### Document section
-=-=-=-=-
With all of these lessons fresh in my mind I was blessed to see why judging is so damaging. I had a conversation with a dear cousin of mine about the family. The comment she made that hit close to home was that it is hard to come to family functions when you know that after you leave the family will talk about you because of the poor choices your parents made. I may not have been the most guilty of this, but I was also not entirely innocent either. She even recounted a time when her brother who had made plenty of mistakes was shunned by everyone except my grandmother. How can an individual feel loved and supported and grow when they are being looked down on. No one can find the strength needed to rise above their situation when they are constantly reminded (especially by family) of their failures.

The final lesson came on Sunday when the speakers spoke on Faith, Hope, and Charity as moved upon by the spirit while praying at the temple. At first I didn't think much of the topic, but when the first speaker related charity to giving others support and giving the benefit of the doubt I knew her talk was written for me among others. Then the hymns were also testament that her message was the Lord's message that day. The lines, "No longer as strangers on earth need we roam," and "We'll love one another and never dissemble, But cease to do evil and ever be one" also taught not to judge as we sang Now Let Us Rejoice. Then the intermediate hymn was Let Us Oft Speak Kind Words which again reinforced that same message. It was no question to me what the Lord would have me learn to do better. I hope that I can be a better example of love and charity so that I will not pass along judgmental attitudes to my children and so I truly can be a disciple of Jesus Christ and share His love with my brothers and sisters!
-=-=-=-=-
### What the exercise asks
Carry the reflection on not judging others forward from its final sentence. The rows that follow are not needed for this work.
-=-=-=-=-
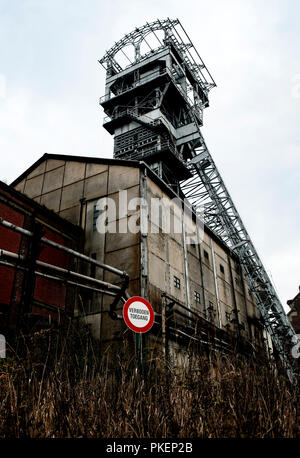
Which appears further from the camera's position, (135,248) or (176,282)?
(176,282)

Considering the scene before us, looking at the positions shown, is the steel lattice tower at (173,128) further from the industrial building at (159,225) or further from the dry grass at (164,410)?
the dry grass at (164,410)

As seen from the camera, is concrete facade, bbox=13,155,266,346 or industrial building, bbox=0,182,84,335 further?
concrete facade, bbox=13,155,266,346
-=-=-=-=-
### Expected answer
1 comment:

Rebecca said...

I think I need some work in this area as well. I am getting better, but have a long way to go. I remember the other day while having a play group with a friend saying something about another sister in the ward and though it was not anything horrible, I still felt a horrible feeling in the pit of my stomach after she left for even talking about that sister, because I love the sister I talked about and should have held my tongue. I think we would all be better off if we learned to only speak kindly of those around us and to not judge. Thanks for the reminder!